On January 25, 2003, the New Zealand petrel was spotted off the Coromandel Peninsula in northern New Zealand by participants on a commercial bird excursion. The aim of the boat trip led by Brent Stephenson and Sav Saville in the Hauraki Gulf north of Little Barrier Island was actually to observe the rare pycroft petrel ( Pterodroma pycrofti ), which breeds on the nearby Mercury Islands . While observing a large cluster of frigate petrels , Seville noticed a blackish colored petrel with a conspicuously white rump. It was initially classified by the participants as a black-bellied sea creeper, although this species of bird rarely shows up in New Zealand waters at this time of the year.

When Stephenson studied the pictures of the bird after completing the excursion, he noticed that it was not only smaller than a black-bellied petrel, but that the dark under-tail-coverts characteristic of this species and the black line running lengthways across the belly were missing. Ornithologists, to whom he sent the picture for precise identification, agreed that the bird was strange. However, it was classified as either a black-bellied sea creeper, a white-bellied sea creeper or a spotted petrel .

On November 17, 2003, two British bird watchers were out in a chartered boat in the Hauraki Gulf to see frigate petrels. They had fish waste with them to lure seabirds near the boat. They too observed small black petrels, this time not a single bird, but up to ten birds at the same time and in the course of the hours during which they were on the move, even a total of around twenty individuals. On their recordings, too, features were recognizable which could not apply to a black-bellied sea creeper and which, due to the large number of observed individuals, could not be explained as deviating plumage coloring. The assumption previously jokingly expressed by the curator of the Museum of New Zealand Te Papa Tongarewa that the birds observed could be extinct New Zealand petrels has now been seriously investigated and the photographs compared with the three only existing bellows in museums in Paris and London. There were very great similarities between the bellows and the photos.

Final proof that it was the New Zealand petrel, believed to be extinct, was provided on November 7, 2005, when a petrel got lost in the cabin of a fishing boat anchored off Little Barrier Island. The crew, who had heard of the possible recovery of this species, caught the bird and informed the conservation authorities. The next morning the petrel was weighed and measured, some feathers pulled out for a DNA analysis and the bird was then released again.
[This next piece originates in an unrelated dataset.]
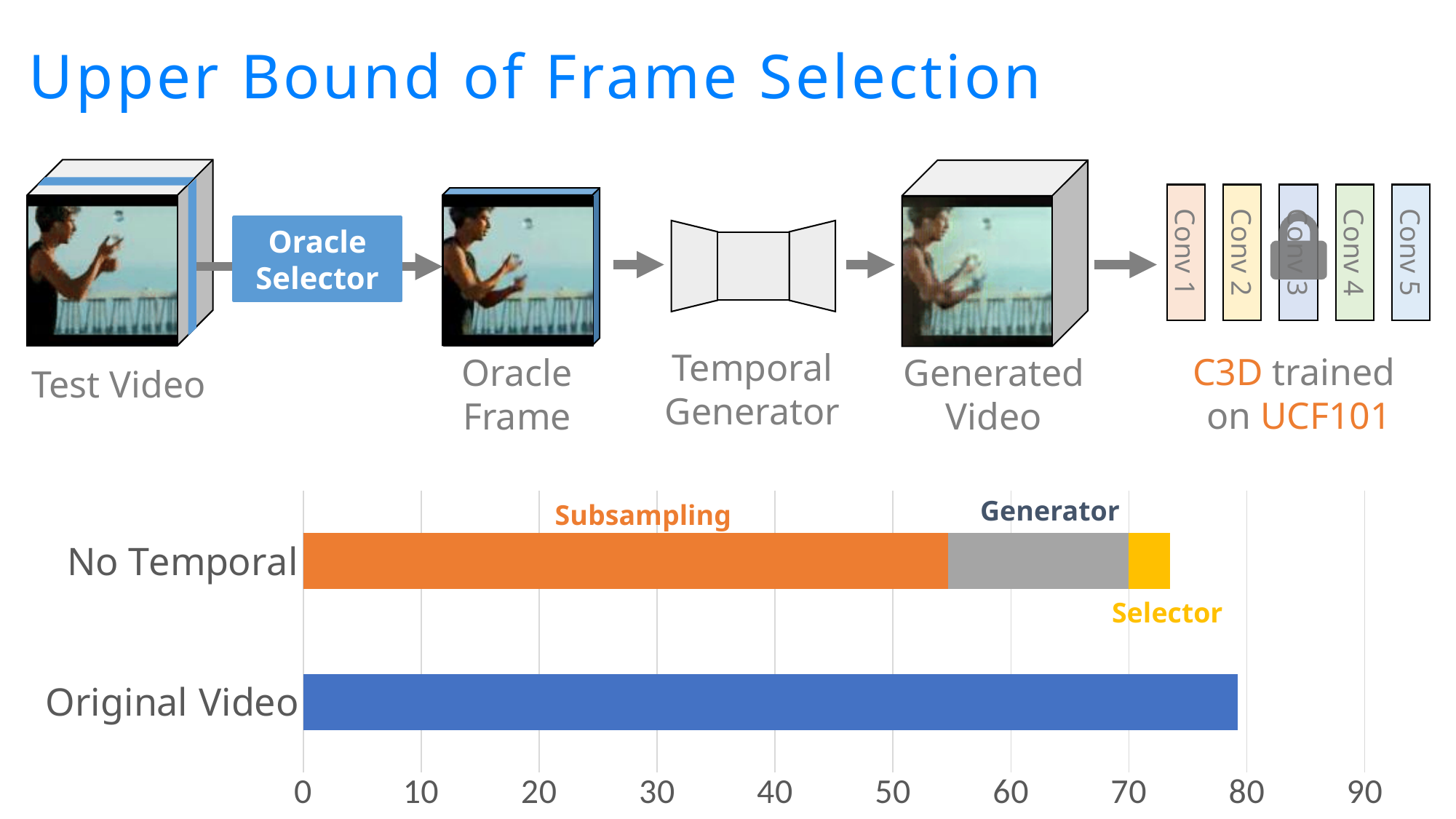
Is the value for Original Video greater or less than 70? greater How many labelled segments make up the No Temporal bar? 3 Is the Subsampling segment of the No Temporal bar greater or less than 50? greater Is the total value of the No Temporal bar greater or less than 70? greater Which category has the longer bar, No Temporal or Original Video? Original Video What colour is the Original Video bar? blue Which category has the lowest total value on the bar chart? No Temporal What kind of chart is shown at the bottom of the slide? bar chart Which segment of the No Temporal bar is coloured yellow? Selector Which category has the highest total value on the bar chart? Original Video How many categories are plotted on the bar chart? 2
In early 2013, a breeding colony of the birds was found on Little Barrier Island off the northeast coast of New Zealand's North Island.

literature

Web links

Commons : New Zealand petrel ( Fregetta maoriana )  - Collection of images, videos and audio files

Single receipts

  1. BirdLife Factsheet on the New Zealand petrel , accessed November 26, 2010.
  2. BirdLife Factsheet on the New Zealand petrel , accessed August 10, 2011.
  3. Couzon, p. 203.
  4. Couzon, p. 200.
  5. Couzon, p. 200.
  6. Couzon, p. 202.
  7. Couzon, p. 203.
  8. ^ New Zealand Storm-petrel discovered breeding 50 km from Auckland City BirdLife International on February 25, 2013.